The Global Real-Time Ocean Forecast System (Global RTOFS) is based on an eddy resolving 1/12° global HYCOM (HYbrid Coordinates Ocean Model) (Chassignet et al., 2009) and is part of a larger national backbone capability of ocean modeling at NWS in a strong partnership with US Navy. The Global RTOFS ocean model became operational 25 October 2011.

In 2020 the Global RTOFS ocean model was upgraded to Version 2.0, which introduces a high-resolution ocean data assimilation capability to the forecast system for the first time (Garraffo, et al., 2020). Global RTOFS provides predictions for up to eight days of ocean currents, salinity, temperature and sea ice conditions around the world.

The NOAA announcement regarding the upgraded system is here:
NOAA upgrades flagship ocean forecasting system

A Brief Description

A poster on the Global RTOFS ocean model presented at the GODAE OceanView - GSOP - CLIVAR Workshop on Observing System Evaluation and Intercomparisons, Univ. of California Santa Cruz, CA, USA, 13-17 June 2011, is available here.

The Global RTOFS ocean model, based on an earlier operational Atlantic RTOFS ocean model (Mehra and Rivin. 2010), runs once a day and produces a nowcast and 8 days of forecasts. The Global RTOFS model is initialized with RTOFS-DA (based on NCODA), a 3D multi-variate data assimilation methodology (Cummings, 2005). The data types assimilated include in situ profiles of temperature and salinity from a variety of sources and remotely sensed SST, SSH and sea-ice concentrations. The operational ocean model configuration has 41 hybrid layers and a horizontal grid size of (4500 x 3298) . The grid has an Arctic bi-polar patch north of 47°N and a Mercator projection south of 47°N through 78.6°S (Figure 1 below). The bathymetry minimum depth is 5 m with open Bering Straits, designed to be compatible with CICE. The potential temperature is referenced to 2000 m depth (sigma-2) and the first level is fixed at 1 m depth.
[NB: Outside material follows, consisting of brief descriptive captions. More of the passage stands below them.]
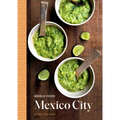 World Food: Mexico City: Heritage Recipes for Classic Home Cooking [A Mexican Cookbook]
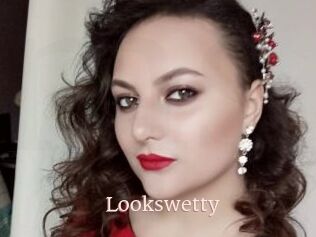 Lookswetty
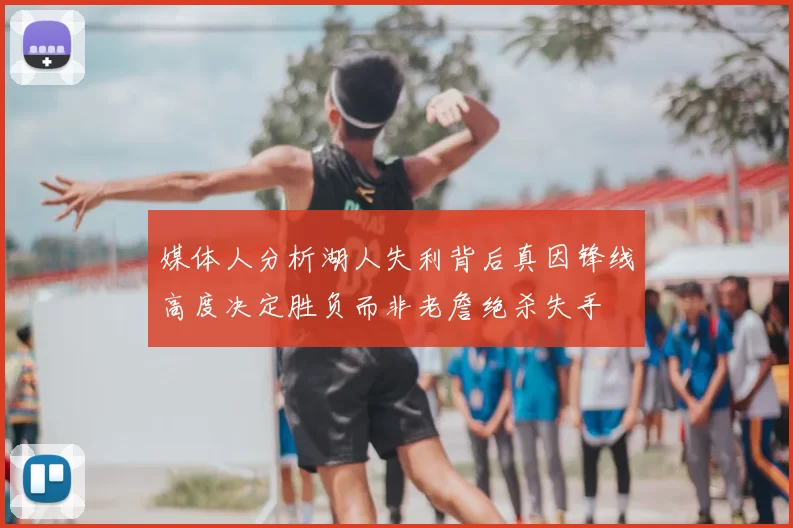 媒体人分析湖人失利背后真因锋线高度决定胜负而非老詹绝杀失手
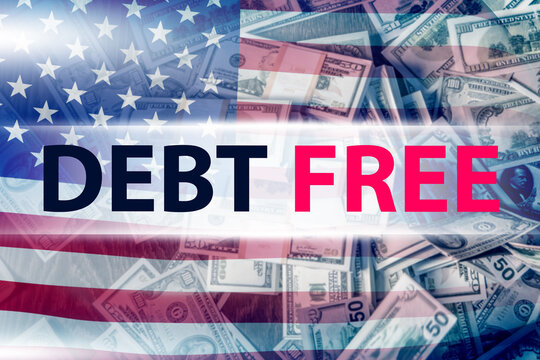 Debt free logo. USA flag with bunch of money. Stacks of cash dollars. Debt free in USA. Economic services for Americans. United states of America banner. Debt free inscription. 3d image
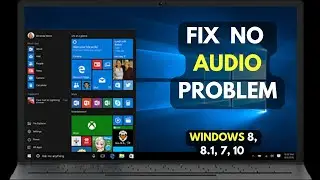 how to fix no sound no audio problems in windows 10, 8, 8 1, 7, without any software 2023 (2 ways)
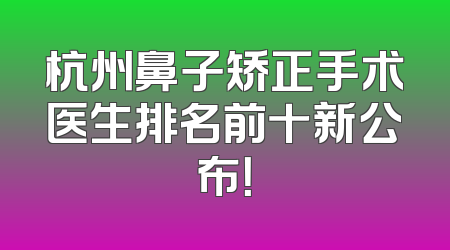 杭州鼻子矫正手术医生排名前十新公布！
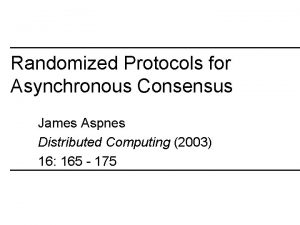 Randomized Protocols for Asynchronous Consensus James Aspnes Distributed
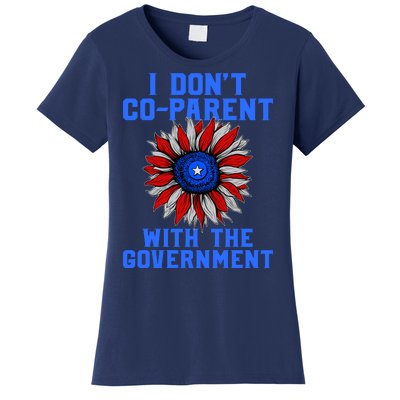 I Don't Co Parent With The Government Women's T-Shirt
The Global RTOFS ocean model is coupled to the Community Ice CodE (CICE) Version 4. CICE is a computer code developed through years of community collaborations, which solve a collection of mathematical equations that represent the physical processes that occur during sea ice evolution: growth, melting, and movement of sea ice, along with the snow and melt water carried with it. CICE is maintained by the CICE Consortium.

The forecast system is forced with 3-hourly momentum, radiation and precipitation fluxes from the operational Global Forecast System (GFS) fields.

Results include daily volume and 3 hourly surface fields in netCDF format with CF conventions. Some surface fields in GRIB format are also generated for internal use at NWS.

Global RTOFS Grid Figure 1: Grid for the global ocean forecast system with each cell representing 54th row and 75th column of the grid. Salinity across P-14 WOCE section Figure 2: Salinity in the Global RTOFS model along the meridional P-14 WOCE section.

References

  • Bleck, R., 2002: An oceanic general circulation model framed in hybrid isopycnic-cartesian coordinates. Ocean Modeling, 4, 55-88.

  • Chassignet, E.P., H.E. Hurlburt, E.J. Metzger, O.M. Smedstad, J. Cummings, G.R. Halliwell, R. Bleck, R. Baraille, A.J. Wallcraft, C. Lozano, H.L. Tolman, A. Srinivasan, S. Hankin, P. Cornillon, R. Weisberg, A. Barth, R. He, F. Werner, and J. Wilkin, 2009. U.S. GODAE: Global Ocean Prediction with the HYbrid Coordinate Ocean Model (HYCOM). Oceanography, 22(2), 64-75.

  • Cummings, J.A., 2005: Operational multivariate ocean data assimilation. Quart. J. Royal Met. Soc., Part C, 131(613), 3583-3604.

  • Garraffo, Z.D., J.A. Cummings, S. Paturi, Y. Hao, D. Iredell, T. Spindler, B. Balasubramanian, I. Rivin, H-C. Kim, A. Mehra, 2020. RTOFS-DA: Real Time Ocean-Sea Ice Coupled Three Dimensional Variational Global Data Assimilative Ocean Forecast System. In: Research Activities in Earth System Modelling, edited by E. Astakhova, WMO, World Climate Research Program Report No.6, July 2020. (PDF, available here)

  • Large, W.C., J.C. McWilliams, and S.C. Doney, 1994: Oceanic vertical mixing: a review and a model with a nonlocal boundary layer paramterization. Rev. Geophys., 32, 363-403.

  • Mehra, A. and I. Rivin, 2010: A Real Time Ocean Forecast System for the North Atlantic Ocean. Terr. Atmos. Ocean. Sci., Vol. 21, No. 1, 211-228.